Big Cat only got Finney and the farm on her hook so she could get to Cash. Three jobs, she says. Three jobs and the debt is paid. He has plenty of reason not to believe her, but no real choice if he wants to save the farm and protect Finney and Savannah from her gruesome twosome goons, known as the Buck (Kenneth Miller) and the Doe (Nicholas Logan). Cash agrees to Big Cat’s terms, naturally the jobs involve eliminating her drug biz rivals, and of course Cash has to get his hands dirty doing more of the stuff he thought he left behind. And don’t think the law’s gonna be any help. While Deputy Parks (Mo McRae) is an ally, the sheriff is all the way inside Big Cat’s pocket. It’s no shock when Big Cat goes back on her word, and even less of one when Cash has gotta take matters into his own scarred hands. 
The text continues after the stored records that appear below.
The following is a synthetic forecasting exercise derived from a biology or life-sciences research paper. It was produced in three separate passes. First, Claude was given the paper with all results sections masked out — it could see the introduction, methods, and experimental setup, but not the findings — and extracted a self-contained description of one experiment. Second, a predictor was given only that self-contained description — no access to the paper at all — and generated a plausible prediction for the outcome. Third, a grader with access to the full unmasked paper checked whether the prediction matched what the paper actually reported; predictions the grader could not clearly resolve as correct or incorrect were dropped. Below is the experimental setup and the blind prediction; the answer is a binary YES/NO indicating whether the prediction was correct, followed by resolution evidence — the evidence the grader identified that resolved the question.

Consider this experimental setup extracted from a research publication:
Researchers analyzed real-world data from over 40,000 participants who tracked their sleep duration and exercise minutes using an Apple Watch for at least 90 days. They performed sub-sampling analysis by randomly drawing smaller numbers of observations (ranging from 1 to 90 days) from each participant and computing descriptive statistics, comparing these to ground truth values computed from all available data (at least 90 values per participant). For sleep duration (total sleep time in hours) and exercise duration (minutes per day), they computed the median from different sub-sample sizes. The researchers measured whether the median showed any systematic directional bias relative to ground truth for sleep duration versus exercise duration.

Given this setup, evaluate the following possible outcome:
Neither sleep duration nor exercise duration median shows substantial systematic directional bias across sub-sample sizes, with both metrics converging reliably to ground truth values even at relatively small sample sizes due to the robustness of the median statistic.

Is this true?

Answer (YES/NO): NO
Red Right Hand has Orlando Bloom doing a wavering southern accent, Andie MacDowell in full sicko mode – Big Cat is admittedly a pretty great name for a murderous queenpin – and Garret Dillahunt popping up every now and then to lend some gravity to the situation. Beyond that, you’re on your own.

Red Right Hand
Photo: Hulu

What Movies Will It Remind You Of? Back in 2018, Garret Dillahunt played the heavy in Braven, a film with a scale similar to Red Right Hand that was elevated by his performance alongside better-than-they-needed-to-be turns from Jason Momoa and Zahn McClarnon. And Red Right Hand helmers Eshom Nelms and Ian Nelms also directed and wrote the intriguing, noirish thriller Small Town Crime.

Performance Worth Watching: Andie MacDowell conjures a good bit of menace as Appalachian drug boss Big Cat, really leaning into pulpy lines like “I don’t think I’ve ever seen knees shatter like that” while rocking a long twisty braid, bolo tie, and a snakeskin blouse, her assault rifle always close at hand. 

Memorable Dialogue: “I’ll handle it,” Cash says after Big Cat’s main pair of thugs lay into his bro-in-law Finney with meaty paws and the butts of their pistols. “I know how these animals feed…”

Sex and Skin: Nothing but a random male ass cheek.  

Orlando Bloom in Red Right Hand
Photo: Magnolia Pictures

Our Take: Red Right Hand is not named for the epic 1994 Nick Cave & the Bad Seeds song that has since become the theme to Peaky Blinders. No, it travels back to the source material of that title phrase, John Milton’s 17th-century poem Paradise Lost, which in this film is evoked in sermons delivered by Garret Dillahunt’s preacher character Wilder. Divine vengeance. The “red right hand” of God. Or, in Orlando Bloom’s case, his character’s perceived spiritual license to bring down furious anger on Andie MacDowell’s Kentucky hill country drug lord and her gang of vicious goons. Which is a whole mouthful to try and justify a script that just can’t chew it all. MacDowell, Bloom, Dillahunt, and newcomer Chapel Oaks give the material some heft whenever they can. But it’s not really enough to justify the empty motivations of these characters, and the lengthy stretches of generic B-movie pacing. By the time we arrive at a shootout finale that was obvious from Red Right Hand’s opening moments, there’s not a whole lot of meat left on the bone.

You can hang with it in moments, though. There’s some fun in seeing MacDowell play against type, Bloom and Dillahunt manage a solid two-man game when it finally comes down to vengeance time, and in a movie that doesn’t scrimp on its savagery, there are some pretty grisly henchman kills, like when Bloom’s Cash pulls a “Here, hold this” with a bear trap ready to be sprung.

Our Call: Red Right Hand is a tentative STREAM IT. You’ve seen versions of this many times before, and done a sight better than this. But Orlando Bloom and Garret Dillahunt have their moments, and Andie MacDowell basically steals the film as the outrageously evil Big Cat.